Stella tugs the wolf-head until the ears sit perfectly; two long furry arms snake down on either side of her braids and the fur is white, like the wolf walked right out of the snow — like winter herself created it from particles of ice and dust and sent it out to find a mortal girl who isn’t afraid of the big bad wolf, who knows how to use an axe and stir her own porridge, who knows that worth isn’t something you let another person set for you, it is something you set for yourself. [Stella]
Now for what I didn’t like! The story moved at a glacial pace and I wasn’t engaged in the story as a whole. I don’t always dislike slow-moving. character-driven books. A few things happened here:
(1) While I understand the comparisons to Station Eleven, those comparisons also had me expecting a little more plot.
(2) If I’m already disinterested, poetic writing that sometimes drifts into streams of consciousness intensifies that feeling.
(3) I kept feeling teased with action (using the word ‘action’ lightly here). Anytime something interesting happened or I felt the tension build, the scene would cut and we would move forward in time. The parts I was most interested in happened offstage. It drew attention to how little was actually happening outside of the character’s thoughts and I lost patience. The characters do experience growth, but it was so gradual that it felt like nothing was happening.
Despite my reservations about the rest of the book. I thought the ending was appropriate. It’s possible I assumed too much about what happened. It was very abrupt. I would have LOVED an epilogue that mirrored the beautifully-written prologue!
All those little lies, left unsaid, in families; all the things that then become unsayable.
The selfish dead fuck off and leave us with half-truths and questions and random relations and bankruptcy and debt and bad hearts and questionable genetics and stupid habits and DNA codes for diseases and they never mention all the things that are coming — like a fight at a wedding, it just breaks out one day. [Dylan]
In conclusion: I was disinterested for the most part, but I loved Stella and the setting enough to keep reading. I think the same part of me that had difficulty appreciating Fates & Furies (especially Lotto’s section) had difficulty getting into The Sunlight Pilgrims. It was one of those “It’s not you, it’s me!” books. It’s receiving very high ratings from many respected reviewers. If you are looking for a quiet literary book with interesting characters and an immersive setting, this book may be for you. Here is a list of books I thought of while reading:
• Becoming Nicole: True story about a transgender girl and her family. Stella’s experience mirrors Nicole’s in many ways.
• The Dog Stars: Surviving in a post-apocalyptic world, grief, coping, global catastrophe not the main point.
• The Quality of Silence: Set in the modern world and plot-driven, but interesting mother/daughter relationship and Arctic setting. 10-year-old deaf girl experiences bullying because of her differences.
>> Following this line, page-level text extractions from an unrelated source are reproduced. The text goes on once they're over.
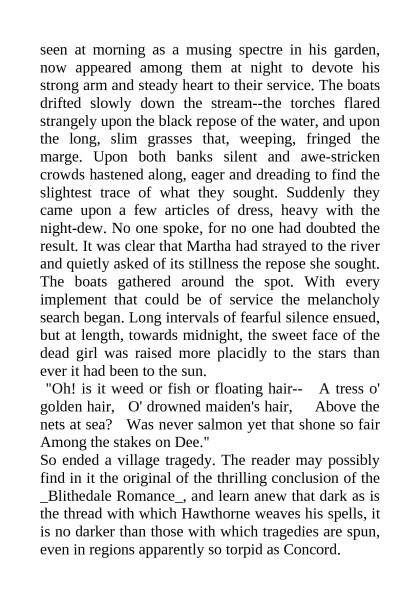 seen at morning as a musing spectre in his garden, now appeared among them at night to devote his strong arm and steady heart to their service. The boats drifted slowly down the stream--the torches flared strangely upon the black repose of the water, and upon the long, slim grasses that, weeping, fringed the marge. Upon both banks silent and awe-stricken crowds hastened along, eager and dreading to find the slightest trace of what they sought. Suddenly they came upon a few articles of dress, heavy with the night-dew. No one spoke, for no one had doubted the result. It was clear that Martha had strayed to the river and quietly asked of its stillness the repose she sought. The boats gathered around the spot. With every implement that could be of service the melancholy search began. Long intervals of fearful silence ensued, but at length, towards midnight, the sweet face of the dead girl was raised more placidly to the stars than ever it had been to the sun.

"Oh! is it weed or fish or floating hair-- A tress o' golden hair, O' drowned maiden's hair, Above the nets at sea? Was never salmon yet that shone so fair Among the stakes on Dee."

So ended a village tragedy. The reader may possibly find in it the original of the thrilling conclusion of the _Blithedale Romance_, and learn anew that dark as is the thread with which Hawthorne weaves his spells, it is no darker than those with which tragedies are spun, even in regions apparently so torpid as Concord.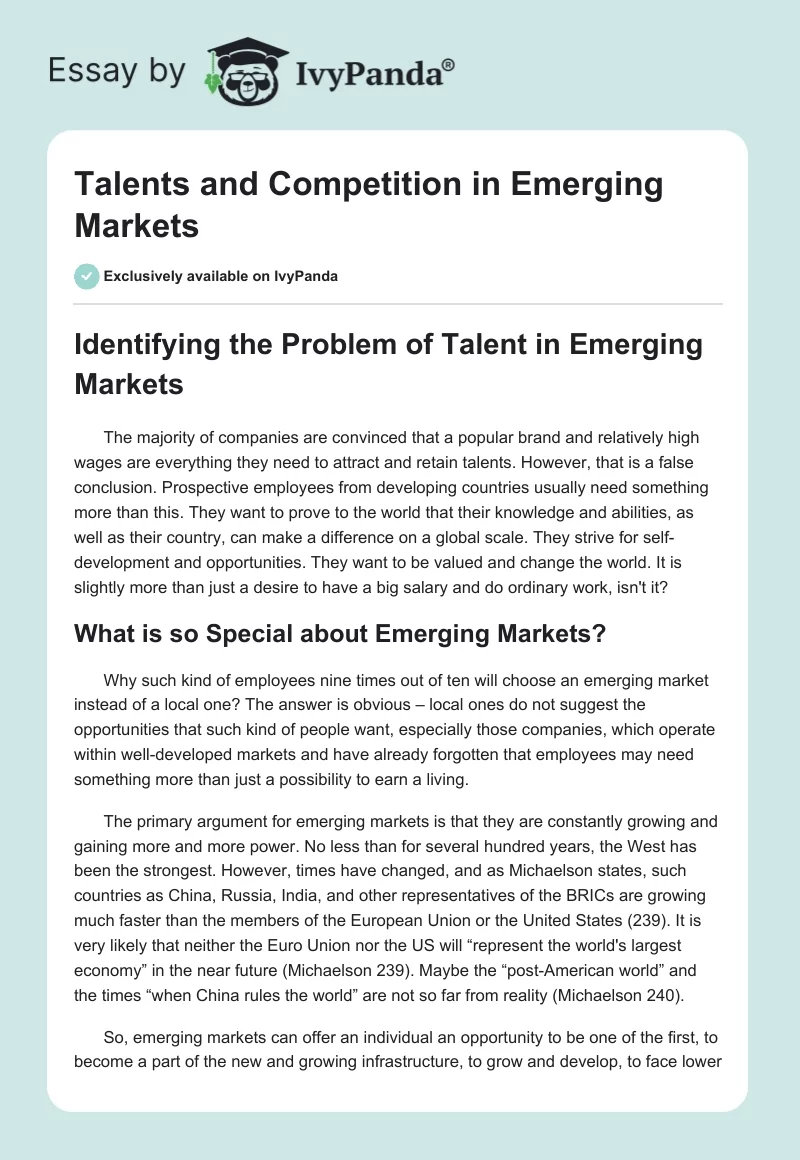 Essay by IvyPanda®

Talents and Competition in Emerging Markets

Exclusively available on IvyPanda

Identifying the Problem of Talent in Emerging Markets

The majority of companies are convinced that a popular brand and relatively high wages are everything they need to attract and retain talents. However, that is a false conclusion. Prospective employees from developing countries usually need something more than this. They want to prove to the world that their knowledge and abilities, as well as their country, can make a difference on a global scale. They strive for self-development and opportunities. They want to be valued and change the world. It is slightly more than just a desire to have a big salary and do ordinary work, isn't it?

What is so Special about Emerging Markets?

Why such kind of employees nine times out of ten will choose an emerging market instead of a local one? The answer is obvious – local ones do not suggest the opportunities that such kind of people want, especially those companies, which operate within well-developed markets and have already forgotten that employees may need something more than just a possibility to earn a living.

The primary argument for emerging markets is that they are constantly growing and gaining more and more power. No less than for several hundred years, the West has been the strongest. However, times have changed, and as Michaelson states, such countries as China, Russia, India, and other representatives of the BRICs are growing much faster than the members of the European Union or the United States (239). It is very likely that neither the Euro Union nor the US will “represent the world's largest economy” in the near future (Michaelson 239). Maybe the “post-American world” and the times “when China rules the world” are not so far from reality (Michaelson 240).

So, emerging markets can offer an individual an opportunity to be one of the first, to become a part of the new and growing infrastructure, to grow and develop, to face lower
• Good Morning, Midnight : I’m about 75% through this one right now. It shares many qualities with The Sunlight Pilgrims: Quiet, character-driven novel, post-apocalyptic, surviving in freezing temperatures (Antarctica), the global catastrophe takes a backseat to internal struggles, etc. Oddly enough, the things I didn’t like in The Sunlight Pilgrims, I am loving in this Good Morning, Midnight!
Stella holds the clear tusk out in front of her — puts it up to her head as if she is the unicorn — she spins around, holding the icicle out in front of her as a spear- – jabbing it into air to show the spirit plane that she is her mother’s daughter — that the child of a wolf may not feel like she has fangs until she finds herself facing the moon, but they are still there the whole time regardless.